■ TEXTE FOURNI
Chaque fois que je planifie une vacance, je regarde la météo de l'endroit afin de ''timer'' le moment de mon épilation pré-départ, généralement le plus près possible de la date du départ afin de ne pas avoir à traîner mon arrache-poil ou à répéter cette opération atroce une fois sur place (je refuse de me ré-épiler en vacances, car alors ce ne serait tout simplement plus des vacances !). Et plus la période d'abstinence d'épilation fut longue, plus le processus pour tondre sera extensif, à tel point qu'il me faut parfois faire une partie du corps par jour, sinon je me tanne et je me sens saturée... Bref, cela peut devenir une gestion épuisante ! 


Même si je connais des journées d'hiver qui permettent une saucette
dans ma piscine, je refuse de me ''faire les jambes'' juste pour cela, au risque d'offusquer...

■ TÂCHES À FAIRE
[1] Réponds à ces questions sur le texte sur l'épilation :
(a) À quel moment la personne qui écrit s'épile-t-elle avant de partir ?
(b) Pourquoi refuse-t-elle de s'épiler de nouveau une fois en vacances ?
(c) Que permettent certaines journées d'hiver qu'elle connaît ?
[2] Recopie le passage du texte sur l'épilation qui va de « Chaque fois que » jusqu'à « au risque d'offusquer... » inclus, en remplaçant « piscine » par « baignoire ».
[3] Poursuis le texte sur l'épilation à partir de l'endroit où il s'arrête.
Les items n'ont aucun rapport avec le texte sur l'épilation.

■ EXTRAITS DES ITEMS
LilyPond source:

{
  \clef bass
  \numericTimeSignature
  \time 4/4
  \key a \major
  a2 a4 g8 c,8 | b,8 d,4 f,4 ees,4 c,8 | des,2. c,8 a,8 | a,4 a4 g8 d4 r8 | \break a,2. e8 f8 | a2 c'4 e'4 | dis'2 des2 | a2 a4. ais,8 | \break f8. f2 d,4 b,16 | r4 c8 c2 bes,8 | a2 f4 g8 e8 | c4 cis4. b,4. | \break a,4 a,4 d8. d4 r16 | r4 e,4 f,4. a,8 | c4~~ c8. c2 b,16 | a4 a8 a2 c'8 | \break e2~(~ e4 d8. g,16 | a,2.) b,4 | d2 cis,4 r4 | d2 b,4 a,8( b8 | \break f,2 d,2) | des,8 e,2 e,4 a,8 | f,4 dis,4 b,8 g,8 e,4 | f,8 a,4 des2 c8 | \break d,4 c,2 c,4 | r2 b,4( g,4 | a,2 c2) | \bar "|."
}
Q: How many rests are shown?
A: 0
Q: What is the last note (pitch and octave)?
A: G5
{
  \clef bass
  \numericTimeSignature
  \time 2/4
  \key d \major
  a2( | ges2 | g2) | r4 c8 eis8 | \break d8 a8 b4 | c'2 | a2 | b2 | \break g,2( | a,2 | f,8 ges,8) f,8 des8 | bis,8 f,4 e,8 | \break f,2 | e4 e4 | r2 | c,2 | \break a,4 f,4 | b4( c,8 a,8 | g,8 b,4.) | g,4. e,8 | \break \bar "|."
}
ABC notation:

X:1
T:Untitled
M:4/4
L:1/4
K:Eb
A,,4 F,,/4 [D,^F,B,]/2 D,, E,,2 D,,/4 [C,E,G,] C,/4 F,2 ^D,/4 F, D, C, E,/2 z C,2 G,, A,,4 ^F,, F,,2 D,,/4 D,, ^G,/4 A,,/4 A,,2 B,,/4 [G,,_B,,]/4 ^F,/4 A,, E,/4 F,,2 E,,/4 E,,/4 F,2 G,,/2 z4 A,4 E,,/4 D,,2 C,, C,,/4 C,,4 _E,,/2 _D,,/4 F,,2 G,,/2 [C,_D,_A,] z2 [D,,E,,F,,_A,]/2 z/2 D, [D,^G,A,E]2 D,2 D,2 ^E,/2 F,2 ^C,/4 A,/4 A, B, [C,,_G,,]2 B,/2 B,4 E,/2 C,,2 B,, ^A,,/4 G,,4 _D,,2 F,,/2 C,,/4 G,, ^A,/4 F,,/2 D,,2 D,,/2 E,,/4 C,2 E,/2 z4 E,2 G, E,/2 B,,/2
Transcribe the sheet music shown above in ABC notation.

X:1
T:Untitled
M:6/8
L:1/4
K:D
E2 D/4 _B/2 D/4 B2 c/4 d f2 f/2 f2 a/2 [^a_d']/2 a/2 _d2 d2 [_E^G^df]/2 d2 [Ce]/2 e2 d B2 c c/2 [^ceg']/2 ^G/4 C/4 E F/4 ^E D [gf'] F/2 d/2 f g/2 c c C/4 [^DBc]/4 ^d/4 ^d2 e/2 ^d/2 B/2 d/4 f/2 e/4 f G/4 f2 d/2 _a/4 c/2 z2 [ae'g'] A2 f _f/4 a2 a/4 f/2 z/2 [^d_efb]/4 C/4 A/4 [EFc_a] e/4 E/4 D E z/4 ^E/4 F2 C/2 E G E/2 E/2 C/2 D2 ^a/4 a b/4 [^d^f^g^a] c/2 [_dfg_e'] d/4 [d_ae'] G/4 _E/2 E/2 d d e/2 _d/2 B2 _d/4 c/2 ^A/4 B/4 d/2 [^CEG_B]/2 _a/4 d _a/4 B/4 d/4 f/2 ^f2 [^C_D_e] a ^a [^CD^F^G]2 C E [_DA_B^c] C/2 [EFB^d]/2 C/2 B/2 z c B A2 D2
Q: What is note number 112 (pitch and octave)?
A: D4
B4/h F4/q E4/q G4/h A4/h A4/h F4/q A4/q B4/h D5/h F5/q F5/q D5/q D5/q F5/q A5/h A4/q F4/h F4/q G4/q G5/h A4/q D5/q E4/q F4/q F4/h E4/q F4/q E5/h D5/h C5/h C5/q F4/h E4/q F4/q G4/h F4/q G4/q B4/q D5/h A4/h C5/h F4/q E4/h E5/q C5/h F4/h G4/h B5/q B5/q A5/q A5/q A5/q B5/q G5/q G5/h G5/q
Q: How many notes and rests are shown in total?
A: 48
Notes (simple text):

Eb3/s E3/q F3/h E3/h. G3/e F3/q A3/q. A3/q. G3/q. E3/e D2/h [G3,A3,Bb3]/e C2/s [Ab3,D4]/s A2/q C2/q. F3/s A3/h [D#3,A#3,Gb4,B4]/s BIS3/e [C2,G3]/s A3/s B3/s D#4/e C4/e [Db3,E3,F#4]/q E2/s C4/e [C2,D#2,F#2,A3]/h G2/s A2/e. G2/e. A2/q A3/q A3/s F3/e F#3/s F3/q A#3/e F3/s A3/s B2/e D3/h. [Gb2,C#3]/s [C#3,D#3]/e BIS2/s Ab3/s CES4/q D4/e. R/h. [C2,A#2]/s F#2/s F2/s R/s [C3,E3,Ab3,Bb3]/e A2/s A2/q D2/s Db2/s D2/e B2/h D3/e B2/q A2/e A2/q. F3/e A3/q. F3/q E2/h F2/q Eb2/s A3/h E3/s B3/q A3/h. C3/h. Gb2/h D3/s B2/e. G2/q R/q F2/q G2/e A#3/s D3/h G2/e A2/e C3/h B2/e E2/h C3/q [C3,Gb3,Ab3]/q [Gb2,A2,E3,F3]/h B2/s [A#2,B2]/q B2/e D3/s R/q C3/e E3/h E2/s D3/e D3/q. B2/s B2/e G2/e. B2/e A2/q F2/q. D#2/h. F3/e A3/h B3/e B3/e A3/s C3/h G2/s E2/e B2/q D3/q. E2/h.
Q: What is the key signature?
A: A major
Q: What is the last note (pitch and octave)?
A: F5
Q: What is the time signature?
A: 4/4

■ LES RÉPONSES
[1]
(a) Le plus près possible de la date du départ.
(b) Parce qu'alors, ce ne serait tout simplement plus des vacances.
(c) Une saucette dans sa piscine.

[2]
Chaque fois que je planifie une vacance, je regarde la météo de l'endroit afin de ''timer'' le moment de mon épilation pré-départ, généralement le plus près possible de la date du départ afin de ne pas avoir à traîner mon arrache-poil ou à répéter cette opération atroce une fois sur place (je refuse de me ré-épiler en vacances, car alors ce ne serait tout simplement plus des vacances !). Et plus la période d'abstinence d'épilation fut longue, plus le processus pour tondre sera extensif, à tel point qu'il me faut parfois faire une partie du corps par jour, sinon je me tanne et je me sens saturée... Bref, cela peut devenir une gestion épuisante ! 


Même si je connais des journées d'hiver qui permettent une saucette
dans ma baignoire, je refuse de me ''faire les jambes'' juste pour cela, au risque d'offusquer...

[3]
(mais qui, au juste ? le voisin d'en arrière qui m'espionnerait depuis son balcon ?)


Voilà un résumé du fruit de mes réflexions pré-voyage en Floride cette année. Je pense que les poils, au moins de temps à autre, méritent sinon un répit de notre dégoût collectif et purement conditionné, notre respect, tout comme une longue chevelure suscite généralement l'émerveillement. Ces personnes rencontrées et qui osent se montrer entières, sans avoir honte de leurs poils, sont admirables, réelles et d'une belle audace. Je les considère comme des déesses-guerrières.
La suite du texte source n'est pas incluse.